Verkrachting is elke daad van seksuele penetratie van welke aard en met welk middel ook, gepleegd op een persoon die daar niet in toestemt.

Toestemming is er met name niet wanneer de daad is opgedrongen door middel van geweld, dwang of list of mogelijk is gemaakt door een onvolwaardigheid of een lichamelijk of een geestelijk gebrek van het slachtoffer.” (Art. 1 Wet van 4 juli 1989 tot wijziging van sommige bepalingen betreffende het misdrijf verkrachting)

Wie deze vernieuwde definitie onder de loep neemt, merkt een juridische aardverschuiving op. Ineens is de peniaal-vaginale penetratie niet langer vereist (ook anale en orale penetraties vallen hieronder, net zoals penetraties met andere lichaamsdelen of voorwerpen), kan een man slachtoffer zijn en een vrouw dader, hoefde de man niet langer te ejaculeren, kon een man een man verkrachten en kon verkrachting ook ontegensprekelijk binnen het huwelijk plaatsvinden. Ook is het verkrachting wanneer een dader een slachtoffer dwingt om zichzelf te penetreren.

Verder valt verkrachting niet langer onder een vergrijp tegen de familiale orde, maar wel als een vergrijp tegen de integriteit van de menselijke persoon. Het beginsel dat kinderen jonger dan 14 jaar niet geldig kunnen toestemmen, blijft overigens nog steeds behouden.

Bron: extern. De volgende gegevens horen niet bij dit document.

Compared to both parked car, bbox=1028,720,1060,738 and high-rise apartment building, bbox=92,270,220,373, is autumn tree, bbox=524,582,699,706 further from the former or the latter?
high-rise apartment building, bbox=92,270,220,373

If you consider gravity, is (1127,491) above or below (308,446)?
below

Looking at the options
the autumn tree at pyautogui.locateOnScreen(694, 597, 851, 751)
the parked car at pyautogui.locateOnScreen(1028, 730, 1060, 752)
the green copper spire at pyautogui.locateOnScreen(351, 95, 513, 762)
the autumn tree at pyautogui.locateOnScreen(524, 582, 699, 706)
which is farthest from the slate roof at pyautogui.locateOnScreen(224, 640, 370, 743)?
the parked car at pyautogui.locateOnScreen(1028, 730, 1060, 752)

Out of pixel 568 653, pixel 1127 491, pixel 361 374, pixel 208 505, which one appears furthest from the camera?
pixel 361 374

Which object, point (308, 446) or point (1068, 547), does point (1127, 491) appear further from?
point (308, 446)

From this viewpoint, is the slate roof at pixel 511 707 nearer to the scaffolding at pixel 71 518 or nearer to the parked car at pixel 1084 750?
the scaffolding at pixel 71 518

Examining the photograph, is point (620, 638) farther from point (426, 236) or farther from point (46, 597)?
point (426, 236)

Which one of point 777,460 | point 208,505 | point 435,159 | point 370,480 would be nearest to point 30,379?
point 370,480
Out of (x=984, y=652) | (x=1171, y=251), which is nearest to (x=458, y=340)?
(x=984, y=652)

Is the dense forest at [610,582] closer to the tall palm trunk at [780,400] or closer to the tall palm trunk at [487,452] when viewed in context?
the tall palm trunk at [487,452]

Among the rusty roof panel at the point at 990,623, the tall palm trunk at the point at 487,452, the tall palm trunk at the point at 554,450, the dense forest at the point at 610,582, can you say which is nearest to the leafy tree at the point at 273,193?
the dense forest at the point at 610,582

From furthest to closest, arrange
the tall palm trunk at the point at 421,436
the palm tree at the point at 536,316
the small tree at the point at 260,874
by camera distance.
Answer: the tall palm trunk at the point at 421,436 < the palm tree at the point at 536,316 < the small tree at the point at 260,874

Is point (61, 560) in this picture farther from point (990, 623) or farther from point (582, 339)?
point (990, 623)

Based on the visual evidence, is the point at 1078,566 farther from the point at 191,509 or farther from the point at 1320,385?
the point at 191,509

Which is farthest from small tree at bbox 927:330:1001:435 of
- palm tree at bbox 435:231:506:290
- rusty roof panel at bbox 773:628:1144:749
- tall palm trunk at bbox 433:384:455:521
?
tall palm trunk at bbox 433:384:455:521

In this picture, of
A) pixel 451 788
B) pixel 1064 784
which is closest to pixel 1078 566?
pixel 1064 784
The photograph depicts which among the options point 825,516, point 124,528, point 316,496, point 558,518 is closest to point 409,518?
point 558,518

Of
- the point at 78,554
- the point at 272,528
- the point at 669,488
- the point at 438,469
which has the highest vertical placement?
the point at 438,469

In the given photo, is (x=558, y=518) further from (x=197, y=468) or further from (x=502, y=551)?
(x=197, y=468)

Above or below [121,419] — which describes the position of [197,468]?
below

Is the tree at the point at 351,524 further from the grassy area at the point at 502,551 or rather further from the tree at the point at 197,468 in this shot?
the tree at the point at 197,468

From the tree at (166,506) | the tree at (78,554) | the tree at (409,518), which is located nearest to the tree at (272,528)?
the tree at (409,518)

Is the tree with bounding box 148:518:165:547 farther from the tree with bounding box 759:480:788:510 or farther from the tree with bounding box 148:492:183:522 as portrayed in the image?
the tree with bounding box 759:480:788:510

Sinds 1989 zijn er wel nog een aantal beperkte wijzigingen doorgevoerd, zo werd later ook gespecificeerd dat bedreiging en verrassing geen toestemming zijn, maar grotendeels is de regeling die in 1989 werd ingevoerd behouden. Voor een uitgebreidere uiteenzetting omtrent de hedendaagse status van verkrachting, voyeurisme en de aanranding van de eerbaarheid kan ik het boek “Aanranding van de eerbaarheid en verkrachting” van Ivo Delbrouck, ereprocureur des Konings, aanbevelen.